With every day that passes, he becomes less and less of a baby. Yes, I know, he's less than a year old yet. But it feels as though his babyhood is slipping by, nonetheless. No one tells you how bittersweet it all is. With each new development I feel my heart soar and sink simultaneously. I chock it up to the growing pains of being a mother. I'm so thrilled that he's thriving and hitting new milestones left and right. But that little voice inside keeps whispering and taunting "He's relying on you less and less each day".. I how that sounds. I know that he still needs me very, very much.
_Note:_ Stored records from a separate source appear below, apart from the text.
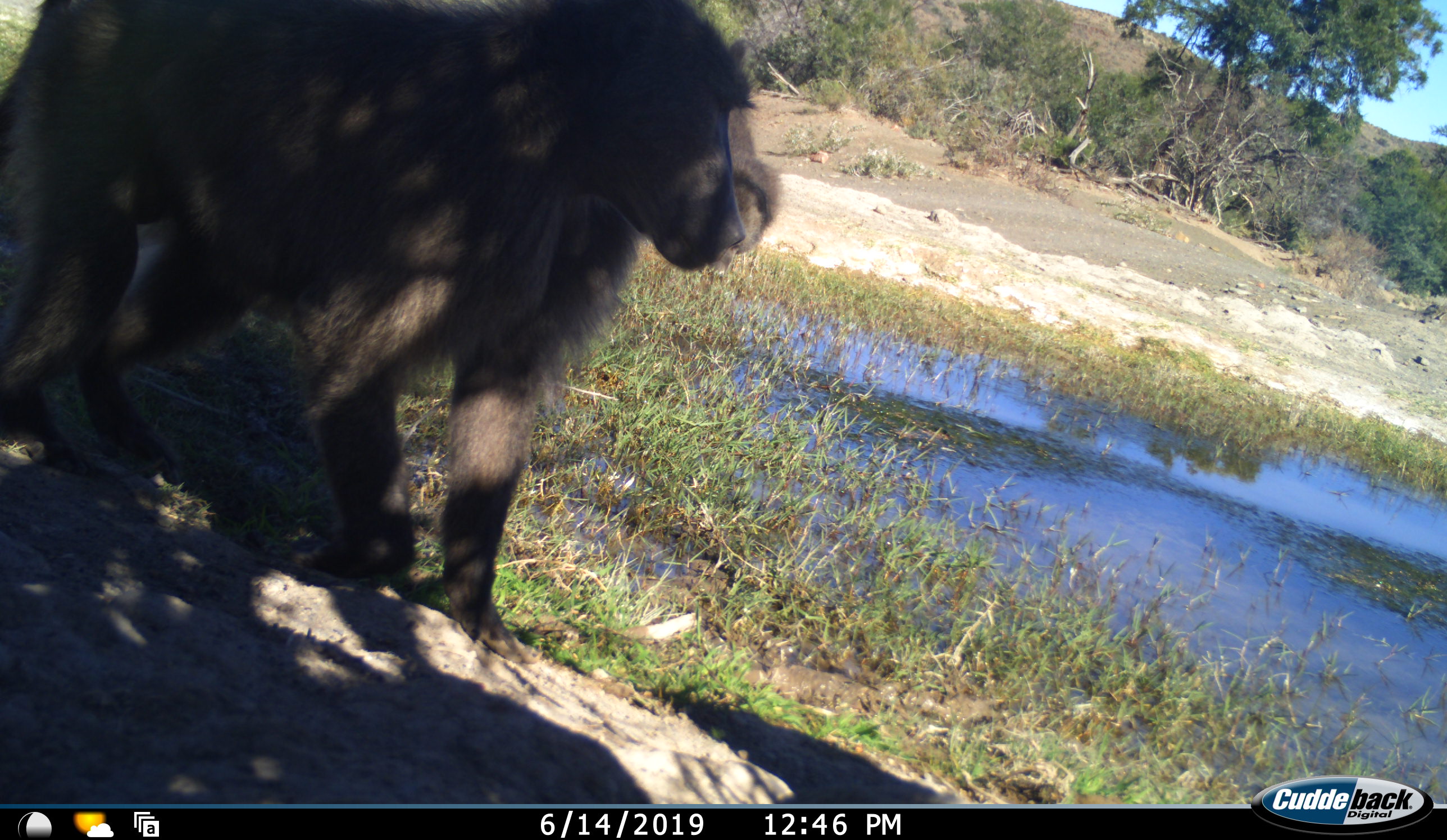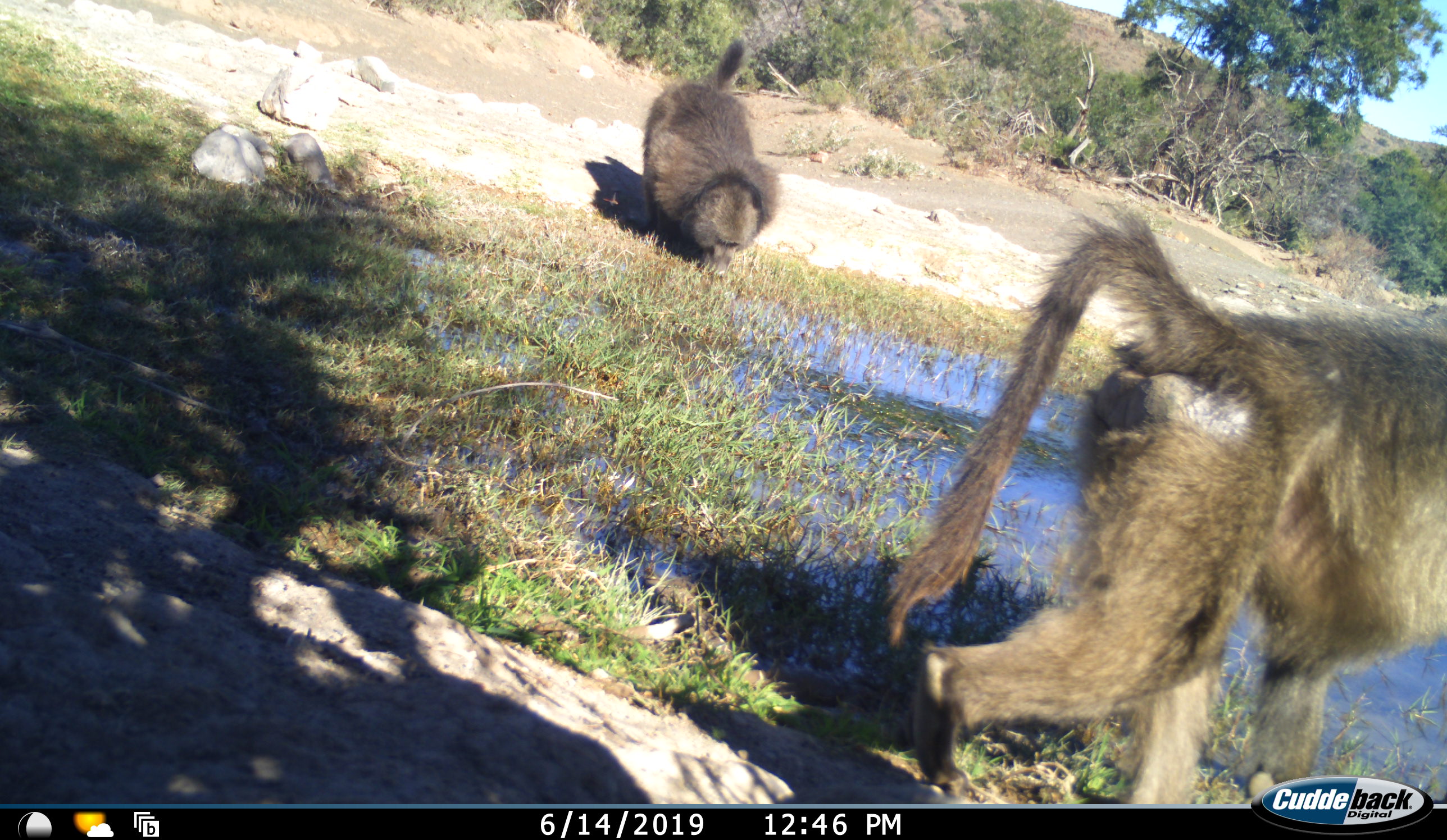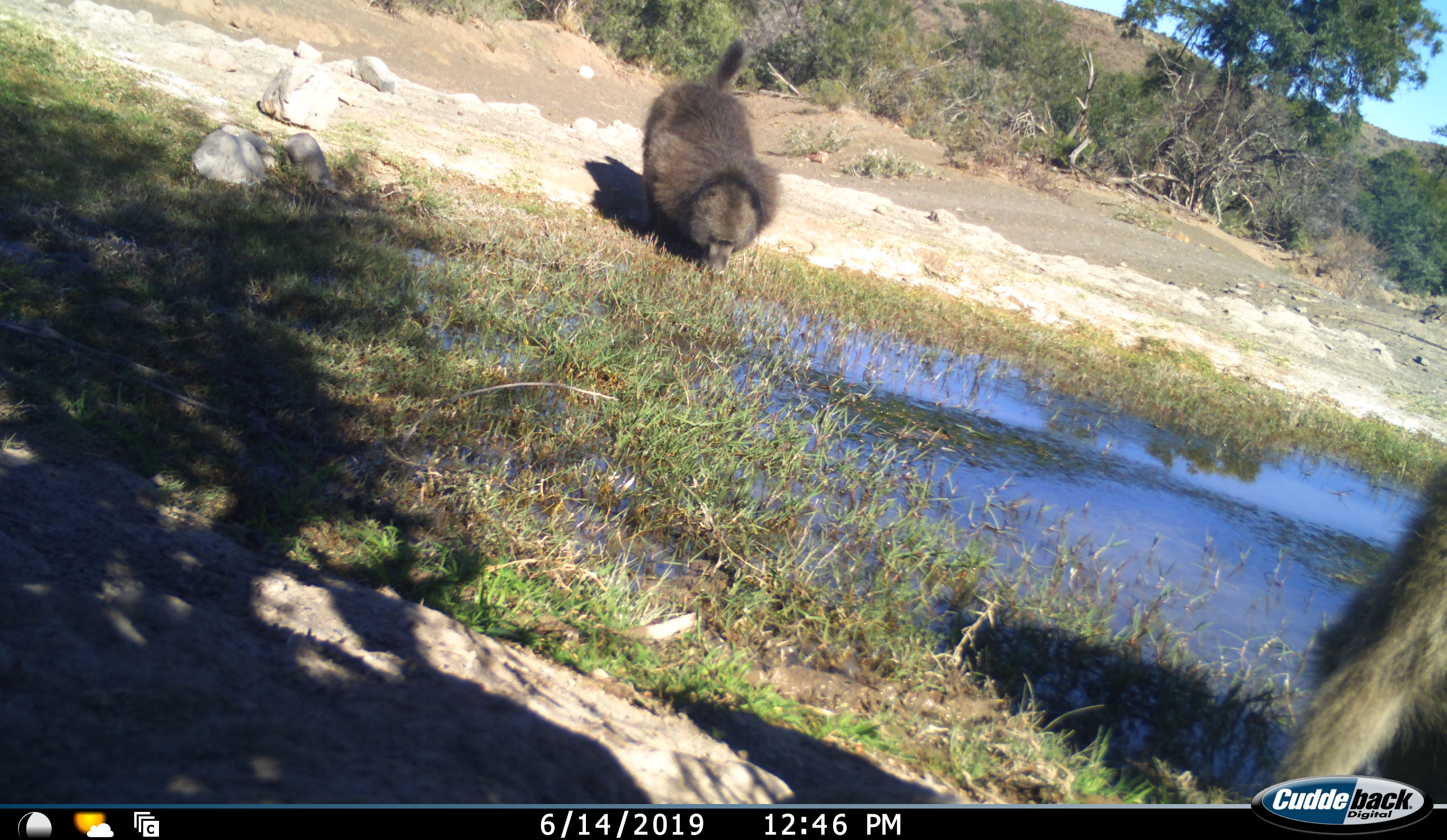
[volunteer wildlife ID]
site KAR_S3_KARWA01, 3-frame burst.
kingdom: Animalia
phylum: Chordata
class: Mammalia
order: Primates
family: Cercopithecidae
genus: Papio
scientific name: Papio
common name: baboon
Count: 2.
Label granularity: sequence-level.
I'm trying my hardest to live in the "now", relishing that fact.
In many ways, he's my big boy.. moving around like crazy, getting into everything he shouldn't be the minute I have my head turned, slurping down his green beans like nobody's business. Something new gets added to the list daily.
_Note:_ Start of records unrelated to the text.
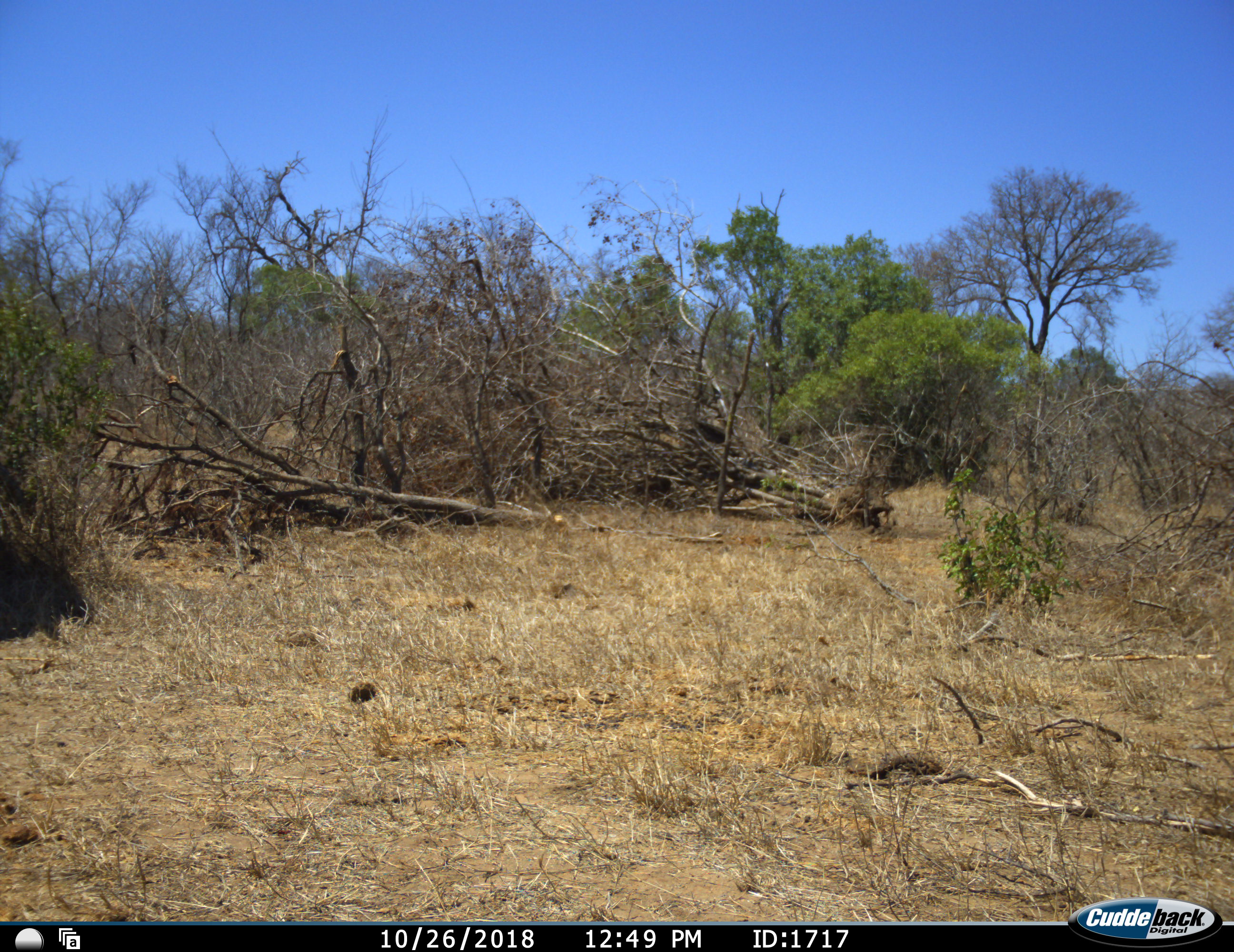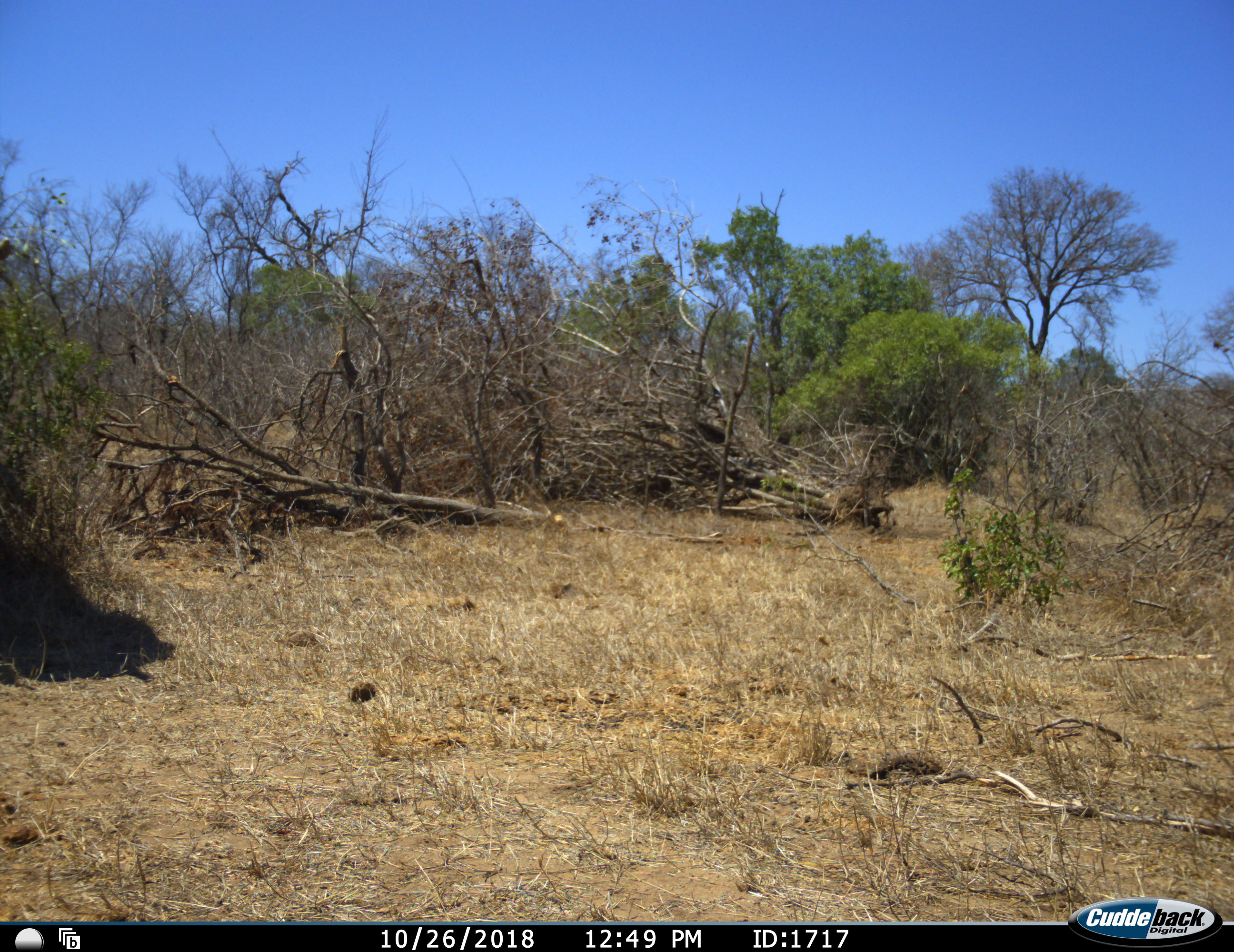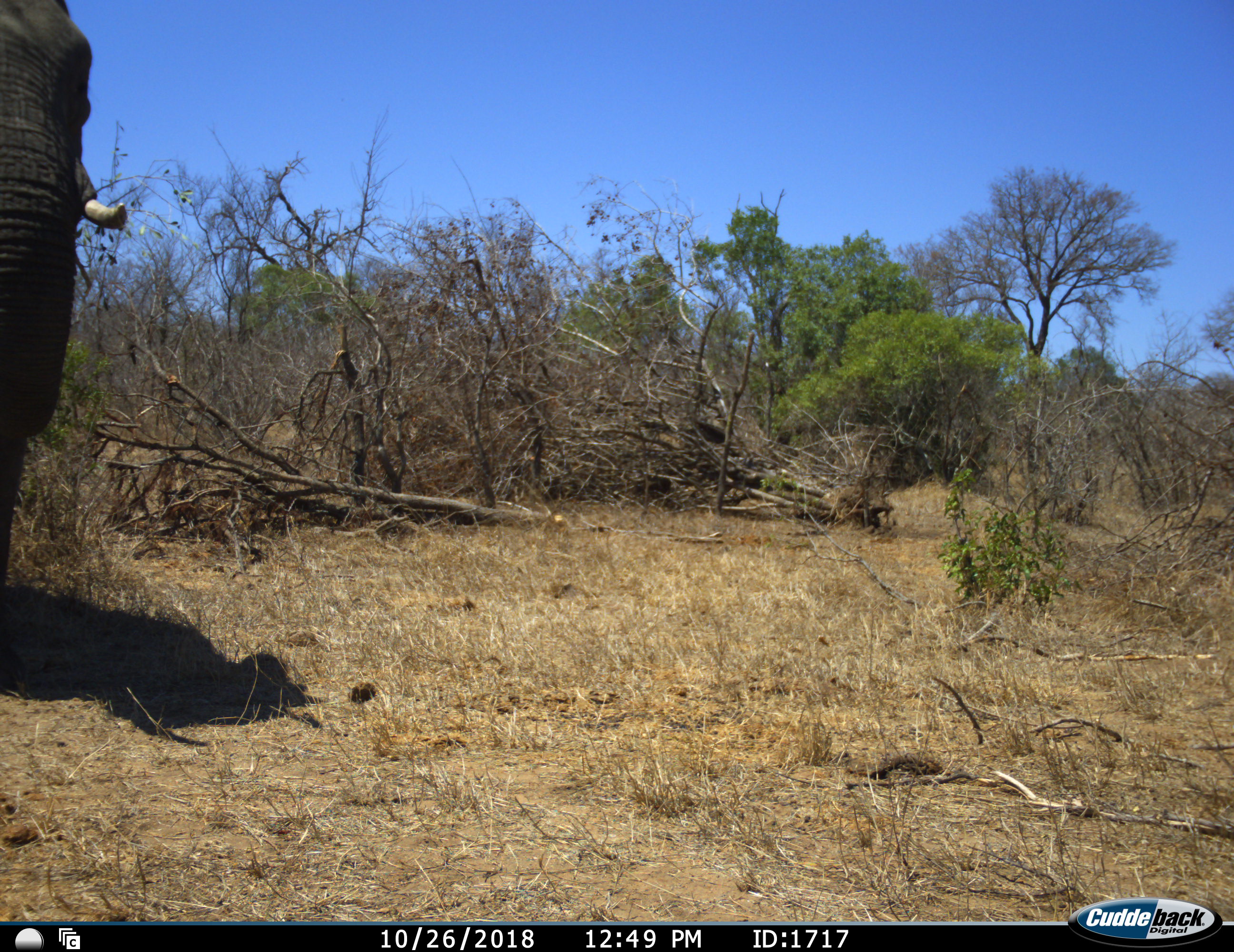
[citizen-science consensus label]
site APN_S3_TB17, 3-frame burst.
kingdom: Animalia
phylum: Chordata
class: Mammalia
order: Proboscidea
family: Elephantidae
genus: Loxodonta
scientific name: Loxodonta africana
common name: african bush elephant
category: elephant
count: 1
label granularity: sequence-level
A lot of the time, in lovely contrast, he's still my little baby. At nearly 7 months, he's still flashing me nothing but gums when that smile spreads across his round little face. And, unless I don't know what I'm feeling for, there's no palpable sign of pearly whites on their way to the surface. This past week has, behaviorally, been an odd one and I'm seriously wondering if those teeth of his are on their way. Henry's been running a slight temperature, off and on, and a bit of a runny nose. He's been gnawing with purpose on just about anything he can fit into that tiny mouth of his and, the strangest behavior of all, he's been snuggling the living daylights out of his mama.
Henry is NOT a snuggler. This is not to say he doesn't like being touched because he does. This is the kid who still needs his mama to nurse & rock him to sleep for each and every nap he goes down for. He just hasn't ever showed the desire to nuzzle into the crook of my shoulder when I'm carrying him around or hug onto my arm with all his might like he has over the past week. Its a welcome change and I'll take it as long as it lasts.